I might, of course, be wrong in all my assumptions - but I don't think I am. I've been doing my reading, been doing my research. I highly recommend reading Professor Jem Bendell's papers on climate change and what we can do and how we can adapt - see here and here - as well as J.A. Screen and C. Deser's paper on the emergence of an ice-free arctic ocean as early as 2030 here.
We think things are bad now - we can´t even begin to imagine how bad they'll be soon enough. As these papers so grimly state, cascading effects of widespread and repeated harvest failures will cause famine on a global level. Not very far from now, there'll be such a scarcity of resources available which will mean that there'll be lines and lines of people waiting to be fed a few morsels. There'll be looting and there'll be killings and there'll be people dying of hunger in untold numbers. Truth be told? All of this is already happening in parts of the world - perhaps in more parts than we care to admit.
Why does this all happen? Well, ultimately... because of us. We think that the Gretas and the Extinction/Rebellion movements can save us. No. No, they can't. Theirs is a false call to arms, theirs is the path that enables our demise.
Why? Because their idea of revolution is getting politicians and corporations to enforce stricter laws and to legislate more expensive fines for those who profit from human misery. Their idea of revolution is protests.

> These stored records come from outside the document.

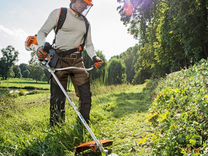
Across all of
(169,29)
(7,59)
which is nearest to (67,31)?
(169,29)

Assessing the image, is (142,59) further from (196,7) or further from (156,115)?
(156,115)

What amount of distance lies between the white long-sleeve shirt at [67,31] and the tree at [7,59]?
321 feet

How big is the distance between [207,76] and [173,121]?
2114mm

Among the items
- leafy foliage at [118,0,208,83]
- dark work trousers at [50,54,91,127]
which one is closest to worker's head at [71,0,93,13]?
dark work trousers at [50,54,91,127]

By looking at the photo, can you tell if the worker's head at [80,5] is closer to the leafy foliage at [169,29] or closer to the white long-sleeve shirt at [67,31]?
the white long-sleeve shirt at [67,31]

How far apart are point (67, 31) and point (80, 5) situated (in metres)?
0.51

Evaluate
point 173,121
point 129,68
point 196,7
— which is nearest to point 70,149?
point 173,121

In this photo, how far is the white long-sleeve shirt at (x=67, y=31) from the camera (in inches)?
190

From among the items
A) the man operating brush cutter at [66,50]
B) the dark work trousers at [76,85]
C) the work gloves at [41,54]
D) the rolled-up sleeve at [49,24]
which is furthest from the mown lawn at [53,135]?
the rolled-up sleeve at [49,24]

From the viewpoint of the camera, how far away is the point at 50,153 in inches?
158

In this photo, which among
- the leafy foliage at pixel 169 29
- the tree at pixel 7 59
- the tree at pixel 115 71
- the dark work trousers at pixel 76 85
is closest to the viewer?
the dark work trousers at pixel 76 85

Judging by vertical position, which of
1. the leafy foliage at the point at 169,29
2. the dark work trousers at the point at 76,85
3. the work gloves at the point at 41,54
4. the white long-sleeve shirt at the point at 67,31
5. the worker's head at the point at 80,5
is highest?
the leafy foliage at the point at 169,29

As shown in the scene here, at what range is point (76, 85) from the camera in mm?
5098

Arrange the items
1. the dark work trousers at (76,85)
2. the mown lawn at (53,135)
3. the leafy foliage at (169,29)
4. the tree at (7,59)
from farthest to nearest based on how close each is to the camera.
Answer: the tree at (7,59)
the leafy foliage at (169,29)
the dark work trousers at (76,85)
the mown lawn at (53,135)
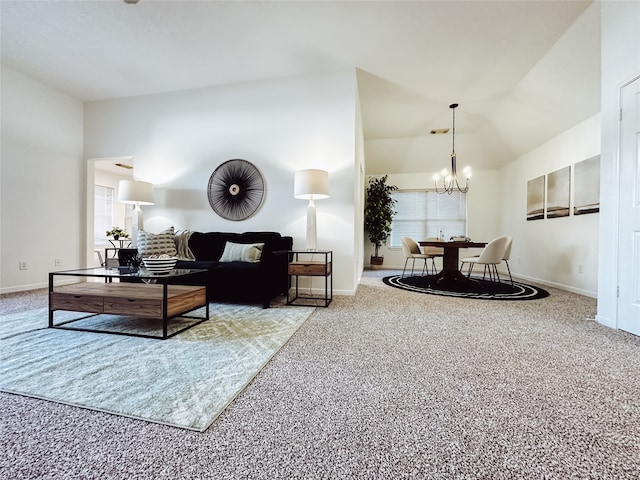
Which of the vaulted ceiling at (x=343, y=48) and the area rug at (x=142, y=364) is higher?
the vaulted ceiling at (x=343, y=48)

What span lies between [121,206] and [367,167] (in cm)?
650

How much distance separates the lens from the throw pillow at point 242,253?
3178mm

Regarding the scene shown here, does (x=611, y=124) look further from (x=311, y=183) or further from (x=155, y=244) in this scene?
(x=155, y=244)

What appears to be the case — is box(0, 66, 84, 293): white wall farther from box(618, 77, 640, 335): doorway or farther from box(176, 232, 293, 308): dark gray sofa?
box(618, 77, 640, 335): doorway

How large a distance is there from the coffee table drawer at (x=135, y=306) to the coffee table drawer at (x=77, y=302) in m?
0.08

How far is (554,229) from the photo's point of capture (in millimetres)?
4320

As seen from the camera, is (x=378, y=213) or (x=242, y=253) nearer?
(x=242, y=253)

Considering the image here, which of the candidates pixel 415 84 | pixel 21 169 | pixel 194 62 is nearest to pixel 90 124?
pixel 21 169

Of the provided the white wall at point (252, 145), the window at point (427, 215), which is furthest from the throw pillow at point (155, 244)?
the window at point (427, 215)

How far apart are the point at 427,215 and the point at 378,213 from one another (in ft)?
4.30

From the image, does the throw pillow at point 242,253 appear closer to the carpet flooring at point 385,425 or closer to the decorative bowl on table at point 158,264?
the decorative bowl on table at point 158,264

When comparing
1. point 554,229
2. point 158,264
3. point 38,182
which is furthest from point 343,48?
point 38,182

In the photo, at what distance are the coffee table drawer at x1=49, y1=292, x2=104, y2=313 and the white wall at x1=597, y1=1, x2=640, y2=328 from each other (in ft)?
13.4

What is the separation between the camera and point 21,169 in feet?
12.6
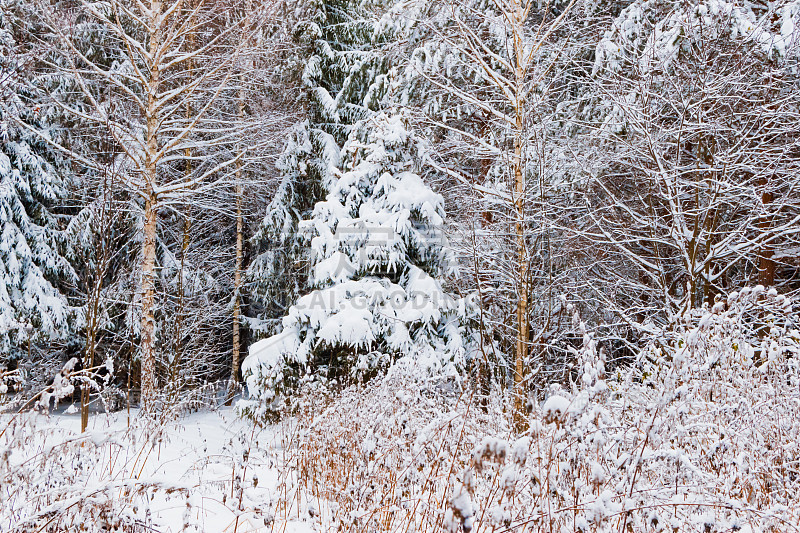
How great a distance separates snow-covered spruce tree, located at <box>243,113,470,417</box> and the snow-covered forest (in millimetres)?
47

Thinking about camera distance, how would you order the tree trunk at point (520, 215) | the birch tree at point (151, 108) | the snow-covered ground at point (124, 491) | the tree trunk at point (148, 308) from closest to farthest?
the snow-covered ground at point (124, 491) → the tree trunk at point (520, 215) → the tree trunk at point (148, 308) → the birch tree at point (151, 108)

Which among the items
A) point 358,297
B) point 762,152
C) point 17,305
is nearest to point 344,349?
point 358,297

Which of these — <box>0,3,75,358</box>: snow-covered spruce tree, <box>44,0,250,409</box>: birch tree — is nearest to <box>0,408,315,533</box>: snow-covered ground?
<box>44,0,250,409</box>: birch tree

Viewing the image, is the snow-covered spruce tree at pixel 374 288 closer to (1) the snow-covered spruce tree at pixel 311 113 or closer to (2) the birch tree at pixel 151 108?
(2) the birch tree at pixel 151 108

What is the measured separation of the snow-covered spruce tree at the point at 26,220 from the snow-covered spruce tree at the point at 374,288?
18.3ft

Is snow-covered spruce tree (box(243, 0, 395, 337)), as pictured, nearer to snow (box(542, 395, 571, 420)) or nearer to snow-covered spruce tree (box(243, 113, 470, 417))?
snow-covered spruce tree (box(243, 113, 470, 417))

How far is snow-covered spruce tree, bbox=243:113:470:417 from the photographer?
730 centimetres

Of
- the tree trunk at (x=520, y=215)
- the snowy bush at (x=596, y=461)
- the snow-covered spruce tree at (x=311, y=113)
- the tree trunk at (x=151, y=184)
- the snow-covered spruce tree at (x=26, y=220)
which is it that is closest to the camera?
the snowy bush at (x=596, y=461)

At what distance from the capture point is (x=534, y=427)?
1.69 meters

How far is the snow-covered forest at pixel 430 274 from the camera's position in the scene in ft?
7.01

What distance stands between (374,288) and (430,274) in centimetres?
109

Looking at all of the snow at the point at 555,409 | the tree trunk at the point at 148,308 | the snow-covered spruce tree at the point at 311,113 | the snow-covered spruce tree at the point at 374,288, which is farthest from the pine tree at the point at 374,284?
the snow at the point at 555,409

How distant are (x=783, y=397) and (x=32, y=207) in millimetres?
13077

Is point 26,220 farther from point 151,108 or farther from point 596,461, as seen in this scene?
point 596,461
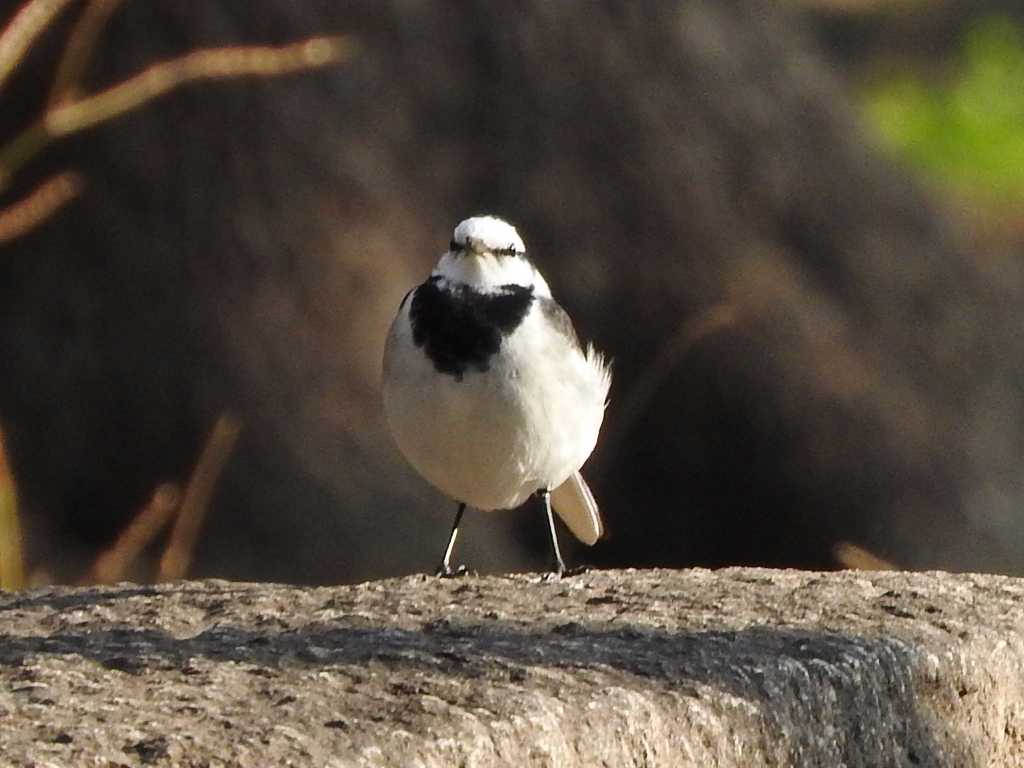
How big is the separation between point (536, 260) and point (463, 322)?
402cm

Somewhere in the world there is a room with many many screens where these captains of industry and bankers and generals are watching these protests, sipping from whiskeys that are more expensive than the minimum wage, puffing on their cuban cigars, and laughing their asses off because while they make a buck from our suffering, all we can do is protest how unfair everything is. Sigh. We really do play into their hands, don't we?

I wish I could see any glimmer of hope. I really do. Because if we acted now, right now, we could still make a difference. But we won't... we don't want to. We're all of us keyboard warriors and slacktivists, enablers of human exploitation. Things are going to get bad soon. Much worse than we can imagine. And none of us will survive this because we chose to comply and obey and be subject to the whims of tyrants.
We'd have to do this together - all of us, together - to get to the point where we may survive. But we won't. Some of us, individually may choose to retire from society altogether in order to spend what time we have left trying to make as a clean a living as we can. An admirable pursuit, to be sure, and one that might even be in the cards for me. Somewhere there might yet be a place untainted or abandoned to which I could retire to. It'll all be far too little, and far too late. Because we could all have a finer world.
I can only wish that you stay safe, and stay strong.
As for me.. well. I'll be healing myself, and taking care of my health, and in the meantime I'll be doing some regular posts about music and whatever else might cross my mind.
Down we go together, my friends. Down we go.